Struss, Karl, 1886-1981Alternative names
Struss (1886-1981) was a cinematographer for over fifty years. He graduated from Columbia University in 1912, worked as a photographer for several years, and developed the Struss soft-focus lens. In 1919, Struss went to Hollywood, where he worked for Cecil B. DeMille for three years and in 1925 he went to Rome to film "Ben Hur." He won the first Oscar for cinematography for "Sunrise" in 1927 and received Oscar nominations for "Dr. Jekyll and Mr. Hyde" (1932) and "Limelight" (1950). Other Struss films include "Coquette" (1929) and "The Great Dictator" (1940).
From the description of Papers, 1921-1977. (University of Wyoming, American Heritage Center). WorldCat record id: 32213994
Karl Struss (1886-1981) was an American photographer and Academy Award-winning cinematographer. Born in New York, New York, Struss studied photography with Clarence H. White and belonged to Alfred Stieglitz's "291" photo-pictorialist group.
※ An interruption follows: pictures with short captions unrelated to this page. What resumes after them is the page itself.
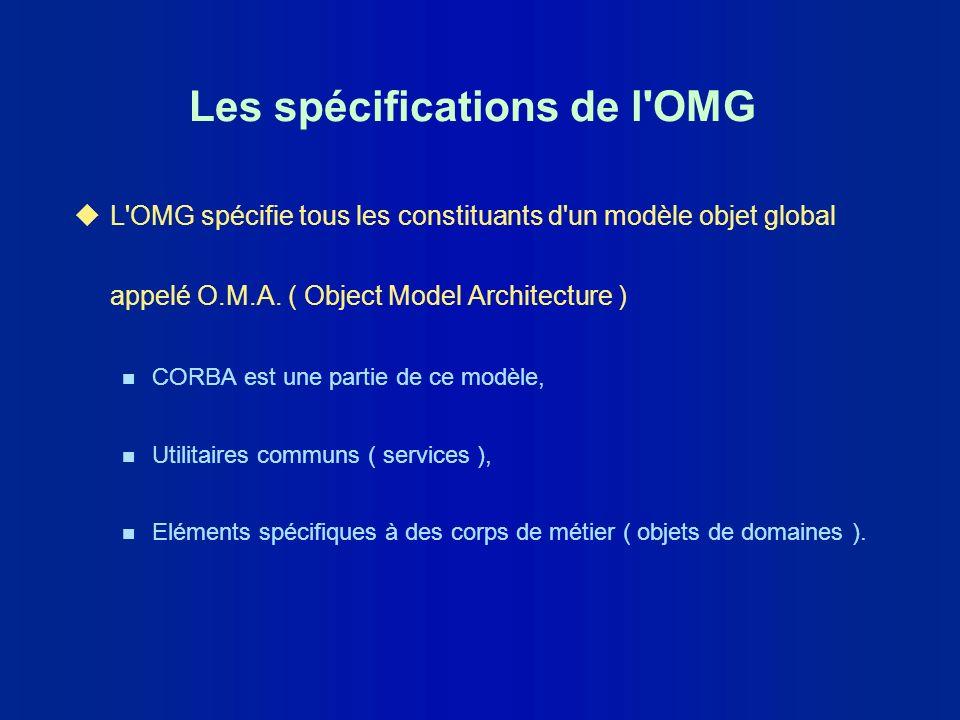 Vue du modèle OMA Le bus CORBA AnnuaireTransaction Services Médecine Electronique Objets de domaines ClientServeur Applications utilisateurs AdministrationImpression Utilitaires communs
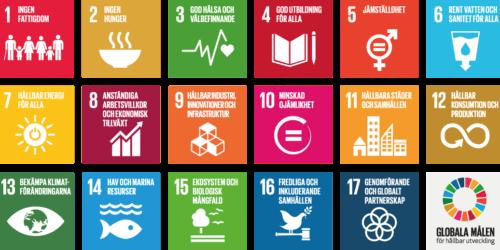 ikoner med de sjutton globala målen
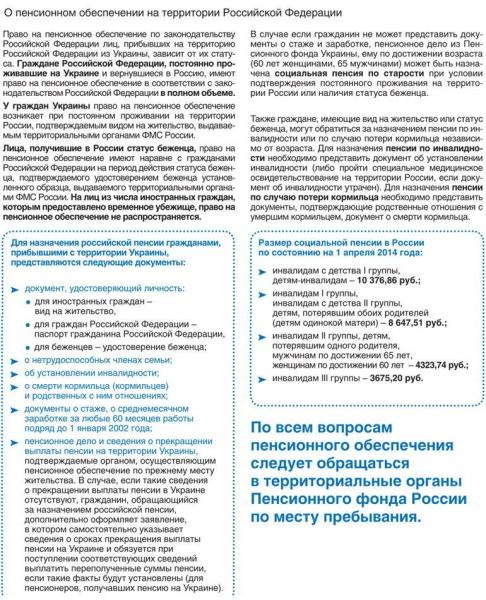 Кто может получить социальную пенсию в украине рассчитать свою пенсию по формуле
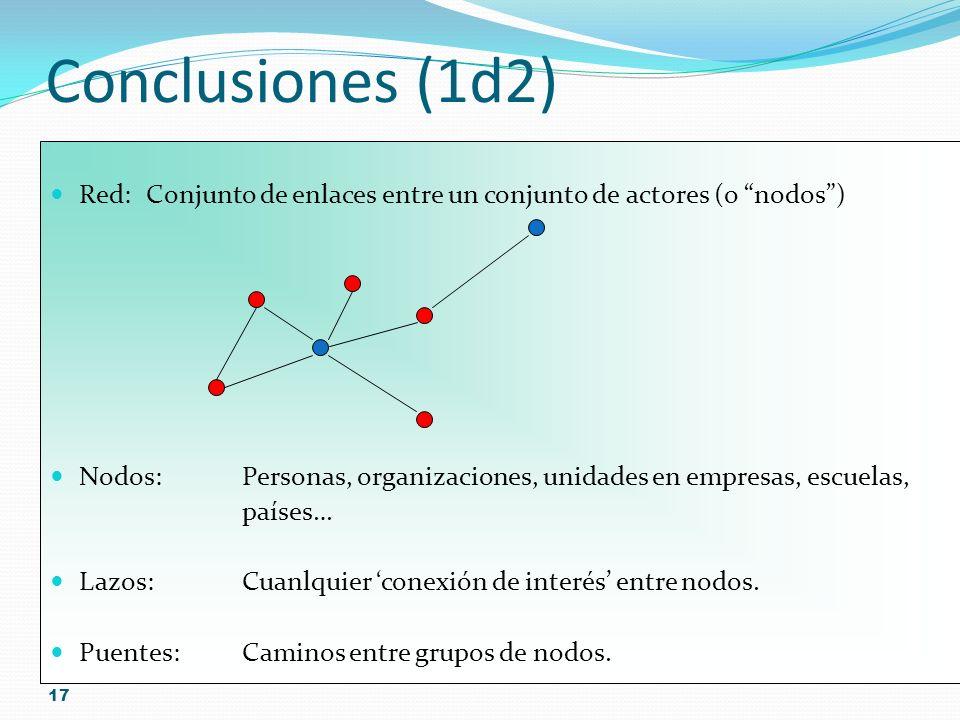 17 Red:Conjunto de enlaces entre un conjunto de actores (o nodos) Nodos:Personas, organizaciones, unidades en empresas, escuelas, países… Lazos:Cuanlq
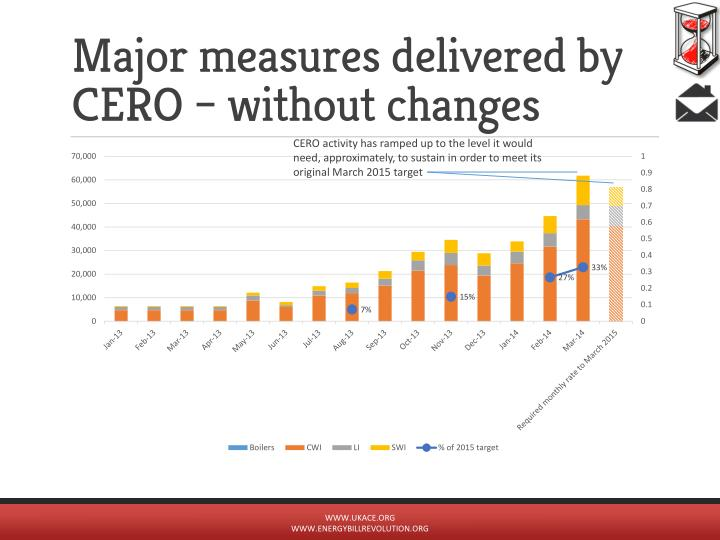 Major measures delivered by CERO – without changes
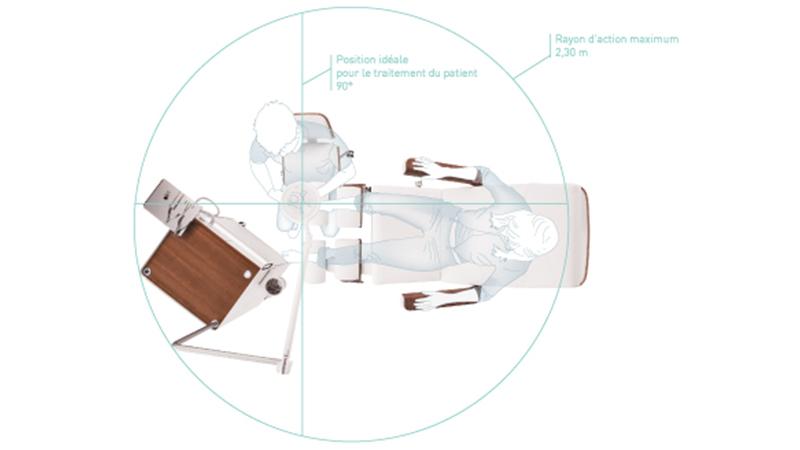 équipement podologie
By 1914 his photographs were appearing regularly in popular magazines like Vogue, Vanity Fair, and Harper's Bazaar . In 1919 he moved to Los Angeles where he took a job as a cameraman for Cecil B. DeMille. Over his career he worked on more than one hundred films, including Ben Hur, Coquette (Mary Pickford's first sound film), Dr. Jekyll and Mr. Hyde, D.W. Griffith's Abraham Lincoln, Charlie Chaplin's The Great Dictator, and Sunrise: A Song of Two Humans, for which he won an Academy Award for Best Cinematography in 1927.
Struss was very interested in what was then called "stereo cinematography," what would today be called "3-D movies." Much of his work in this media was done in Italy (he also did regular 2-D films there, including one with Sophia Loren) and not released in the United States.
Struss was a member of the American Society of Cinematographers, the Stereo Division of the Photographic Society of America (PSA) and the Stereo Club of Southern California (SCSC).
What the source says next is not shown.